5.6. Relationship with other pulsatile signals

As described in the systems analysis approach (Chopp and Portnoy 1980, Takizawa et al 1987), pulsatile changes in ICP are believed to originate in arterial pulsations transmitted throughout cerebral vasculature. Due to the constraints of the skull boundary enclosing the intracranial space, direct measurement of ABP at the level of the brain is not routinely performed in humans for practical and ethical reasons, and ABP monitored peripherally differs significantly from the pressure registered centrally (O'Rourke 2009). However, transcranial Doppler (TCD) ultrasonography allows for noninvasive measurement of cerebral blood flow velocity (CBFV) in large cerebral arteries, primarily the middle cerebral artery, i.e. relatively close to the site of the ICP sensor, and therefore allows for the ICP signal to be investigated in relation to a different pulsatile component of the system.
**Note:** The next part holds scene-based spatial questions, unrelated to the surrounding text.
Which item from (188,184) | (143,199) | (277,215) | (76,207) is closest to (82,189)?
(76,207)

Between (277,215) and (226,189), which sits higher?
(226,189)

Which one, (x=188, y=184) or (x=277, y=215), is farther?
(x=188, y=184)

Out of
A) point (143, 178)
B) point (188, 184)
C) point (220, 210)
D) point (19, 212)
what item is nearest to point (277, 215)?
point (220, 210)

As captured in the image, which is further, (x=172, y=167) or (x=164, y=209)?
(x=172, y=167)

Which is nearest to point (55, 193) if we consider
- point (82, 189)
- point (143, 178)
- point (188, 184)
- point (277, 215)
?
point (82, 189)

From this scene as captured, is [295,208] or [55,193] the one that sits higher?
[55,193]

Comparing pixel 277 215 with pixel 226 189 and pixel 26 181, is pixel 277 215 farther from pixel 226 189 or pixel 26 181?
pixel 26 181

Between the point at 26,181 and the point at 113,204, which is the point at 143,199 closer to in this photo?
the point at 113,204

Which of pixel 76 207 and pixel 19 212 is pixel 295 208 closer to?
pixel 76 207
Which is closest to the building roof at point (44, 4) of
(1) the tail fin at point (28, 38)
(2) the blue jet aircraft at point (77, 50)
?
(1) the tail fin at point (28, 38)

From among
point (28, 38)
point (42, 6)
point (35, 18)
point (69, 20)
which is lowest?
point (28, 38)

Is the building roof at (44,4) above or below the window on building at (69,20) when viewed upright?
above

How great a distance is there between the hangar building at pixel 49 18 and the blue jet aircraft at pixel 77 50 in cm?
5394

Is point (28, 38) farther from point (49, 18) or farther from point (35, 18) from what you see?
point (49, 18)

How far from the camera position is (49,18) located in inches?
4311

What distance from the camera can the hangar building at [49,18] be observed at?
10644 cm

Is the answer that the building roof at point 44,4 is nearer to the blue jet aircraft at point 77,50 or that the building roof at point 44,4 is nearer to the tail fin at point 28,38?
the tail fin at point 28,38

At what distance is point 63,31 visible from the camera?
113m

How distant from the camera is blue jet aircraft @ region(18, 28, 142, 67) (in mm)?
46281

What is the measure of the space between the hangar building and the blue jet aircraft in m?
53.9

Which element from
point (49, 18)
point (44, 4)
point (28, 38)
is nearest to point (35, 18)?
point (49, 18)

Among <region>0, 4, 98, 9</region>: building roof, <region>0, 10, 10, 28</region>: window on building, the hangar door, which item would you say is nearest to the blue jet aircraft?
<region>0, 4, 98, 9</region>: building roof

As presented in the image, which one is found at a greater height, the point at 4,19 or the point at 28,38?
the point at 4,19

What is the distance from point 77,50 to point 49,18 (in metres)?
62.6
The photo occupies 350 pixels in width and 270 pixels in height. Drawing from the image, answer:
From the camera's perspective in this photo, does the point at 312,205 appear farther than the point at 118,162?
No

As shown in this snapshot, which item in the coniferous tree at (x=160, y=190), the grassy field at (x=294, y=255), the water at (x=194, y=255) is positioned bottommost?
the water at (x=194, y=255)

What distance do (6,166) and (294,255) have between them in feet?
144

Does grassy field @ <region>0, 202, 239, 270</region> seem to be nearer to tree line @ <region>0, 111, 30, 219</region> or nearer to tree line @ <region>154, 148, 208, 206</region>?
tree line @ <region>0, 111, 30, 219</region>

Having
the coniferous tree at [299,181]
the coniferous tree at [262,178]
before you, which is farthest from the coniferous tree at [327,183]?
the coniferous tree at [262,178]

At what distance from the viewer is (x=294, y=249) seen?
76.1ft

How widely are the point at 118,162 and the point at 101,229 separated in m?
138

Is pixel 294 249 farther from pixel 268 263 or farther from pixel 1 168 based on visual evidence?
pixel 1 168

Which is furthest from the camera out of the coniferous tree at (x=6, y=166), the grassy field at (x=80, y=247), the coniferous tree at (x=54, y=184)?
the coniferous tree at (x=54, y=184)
A study by Kim et al (2015) in NPH patients analyzed spectral phase shift between CBFV and ICP recorded during the infusion test. The authors noted that at baseline, phase shift between the pulses was negative, with ICP trailing behind CBFV. Phase shift decreased further as mean ICP increased, indicating an increase in the time delay between the signals which may be attributed to progressive rounding of the ICP waveform. In the time domain, the relationship between the pulses was investigated using the ratio of pulse slopes (RPS), defined as the ratio of the inclinations from pulse onset to pulse maximum of CBFV and ICP (Ziółkowski et al 2021). It was shown that RPS decreases with increasing mean ICP, which corresponds to relatively small changes in the position of the systolic peak of CBFV but a substantial right-shift in the position of the maximum of the ICP pulse. Furthermore, both spectral phase shift and RPS at baseline exhibited significant negative correlation with elasticity revealed through analysis of the entire infusion test recording (Kim et al 2015, Ziółkowski et al 2021). This approach could therefore constitute a screening tool for reduced compliance that eliminates the need for volume manipulation. However, although TCD measurements are relatively widespread in the clinical setting, also in the NCCU, they require a trained operator and are difficult to perform over long periods, which limits the applicability of these indices in monitoring of acute brain injury patients in whom continuous compliance assessment would be of most benefit.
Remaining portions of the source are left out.